The systems and tools I use to create order have changed throughout the years, as have the goals I aim for through using them. Nevertheless, there are a few foundational paradigms, that have served me well for a long time. I try not to make predictions about myself in the future but I do expect these elements to stick around in some form or another for a rather long time:
Some of these might fluctuate in their use, for example, I am fairly light on time-tracking at the time of writing, but all of them have served a vital purpose.
So here I’ll focus on how these are used specifically and what their advantages are. This post will start by analyzing the day-to-day paradigms, up to the big-picture elements of the system.
“The mind is for having ideas, not holding them.”
I don’t fully subscribe to David Allen’s notion of the mind for various reasons but framing the mind as a pure creation machine and optimizing your surrounding for it has freed my mind from some burden of remembering. If I fail to take a note of something or don’t have a clear task list worked out, my mind can’t fully concentrate on the current job because the metaprocess of ‘remembering’ is still running in the background
I don’t just forget stuff sometimes, I forget stuff all the time. So creating to-do lists and taking excessive notes of everything in my mind was vital for me getting through university and doing my job as well as I can.
Ideally, anything in a checklist is an actionable item with a clear ‘definition of done’. I used to be exceptionally bad at this, but one of my themes was definition of done a few years ago, which set the bar in my mind of how an element of a checklist should be formulated. Most of the time I add a time estimate to the to-do, which I can then correlate with my time tracking. Anything that takes more than 5 hours should not be a single check but split up into multiple smaller bullet-points.
Regarding note-taking, I have some quick-collect shortcuts set up on all my devices, which drop any text I write into a braindump folder. Every weekend, this folder gets sorted through, tagged, and collected into the appropriate container. Notes are anything non-task-specific. Book notes, ideas, journal entries, tutorials, installation guides, code snippets, etc. Whatever is in the mind should be in a note, amply tagged and indexed so it’s quick to find and reference in the future.
For some reason, daily journaling has not worked for me for any time-period longer than two weeks. The most daily planning and reflecting I can get myself to do is maintaining the checklist by planning daily tasks in the morning and cleaning up the unfinished project-related tasks and errands in the evening before I wind down.
Weekly and monthly review and planning sessions though have become ingrained in my process: Sorting through my notes and projects, cleaning up any data mess that has been collected over the week, processing all my inboxes, and writing a journal entry about the past week. The weekly and monthly reviews (the latter of which include finance review, calendar review, and monthly project goal evaluation) are defined in checklists which I reevaluate every new season.
Season reviews are different. They focus more on the meta-process of my system (the system I’m describing here), what project goals I should be working towards, what my long-term goals are and what personal changes would suit these goals best.

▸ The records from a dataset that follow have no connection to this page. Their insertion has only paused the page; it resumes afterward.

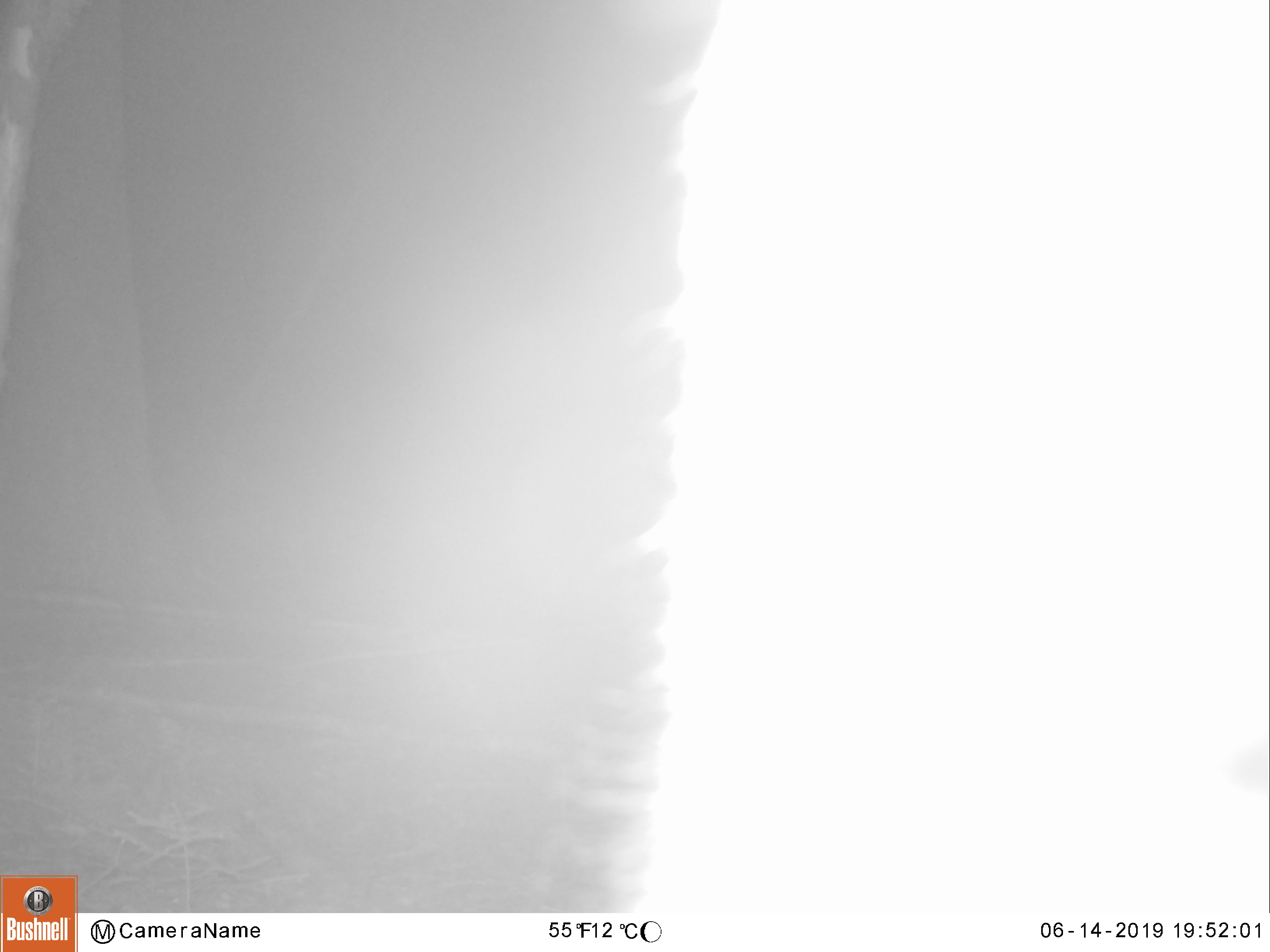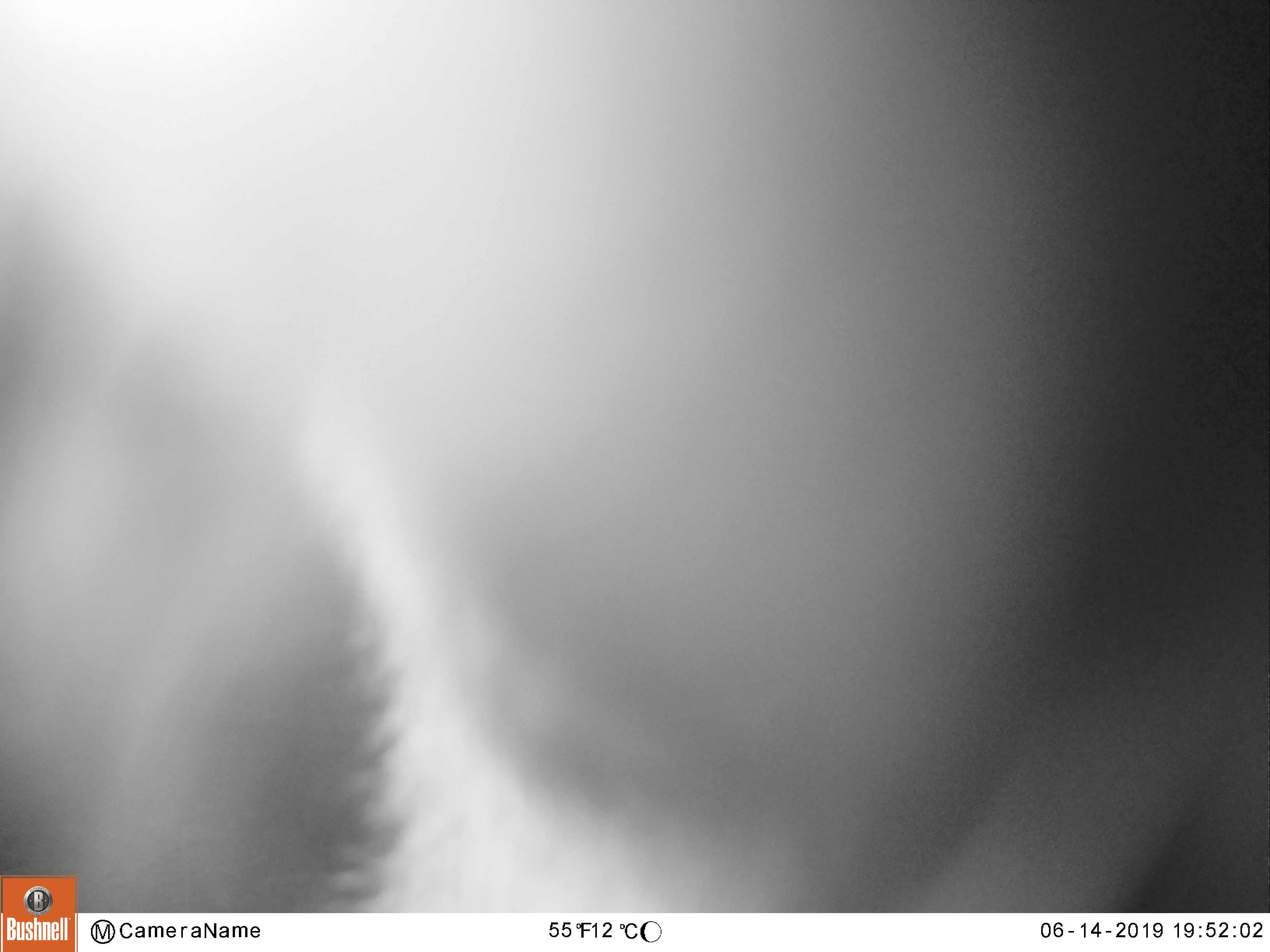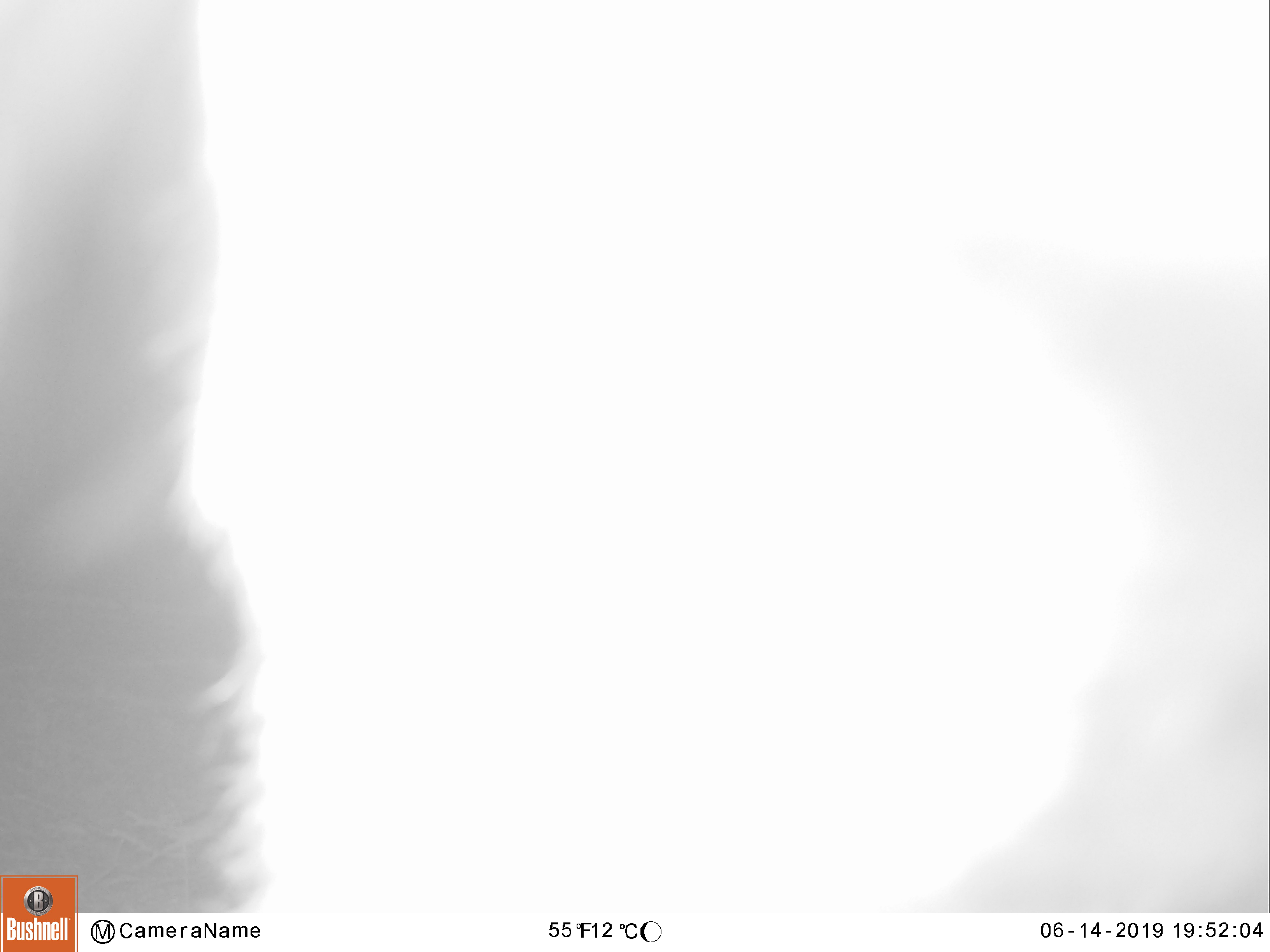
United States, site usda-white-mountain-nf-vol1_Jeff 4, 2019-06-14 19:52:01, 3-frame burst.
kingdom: Animalia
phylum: Chordata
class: Mammalia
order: Artiodactyla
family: Cervidae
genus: Alces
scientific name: Alces alces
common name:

Yearly reviews do exists, but they are more a part of the season reviews than a seperate category, as they cover mostly the same basic questions and processes.
Season reviews are also where I define my new theme, which I then focus on in my weekly journals. These themes can vary greatly in their desired result. Their task is to find the highest-value change in myself that I should be implementing to reach my long-term goals. My themes over the years include the aforementioned definition of done and other topics such as hyperfocus, stupid ideas, and sloth. The name of the theme is -obviously- the most fun to come up with; most importantly the should create a very clear image for me on what I should be working towards. Short, memorable words or phrases are very powerful when defining the theme because the resulting images are then easy to mentally carry around and remember.
Finally, time tracking. Since the beginning of my checklist fanaticism, I’ve been interested in estimating the time it takes for the tasks I’ll be working on. This entails that I would also measure the actual time it takes, to get a sense - and improve - my estimation accuracy. Time tracking has some major additional benefits - you see how much time you’re actually working and how much time is wasted on unproductive things. And when you’ve tracked enough of your time, you can begin optimizing your time to align it with your long-term goals in life. It can also be a motivational factor for me, in that I’ve started a timer for a certain task so I should really be working on that specific task now.
Time Tracking requires a lot of diligence which makes it the most difficult of all the system elements in this post to recommend. For sure, switching between timers is the task I forget the most throughout the day.
Managing a life with this specific system seems over the top for many people. For the moment I believe it’s just the right amount of control and freedom for me to work on what I like, with an appropriate amount of meta-cognition regarding my tasks and resulting actions. Note, that the process I’ve described here is not permanent and details change all the time. Changing the system is part of the system. Writing weekly journal entries helps me later on in my season reviews, to reform the system to optimize towards reaching my long-term goals, making me happier and minimizing structural overhead.
I’d urge anyone without any form of system in place to at least try some form of weekly reflection and to implement a checklist for their tasks. Reducing the mental load of having to remember all that is required of you, and reflecting on your life regularly might be game-changers for the way you approach life. If they aren’t, then the weekly reflections might at least help you to hone in on what went well and what bothered you about the approach. Gathering this data is the first step to finding the screws to turn which will make your life better.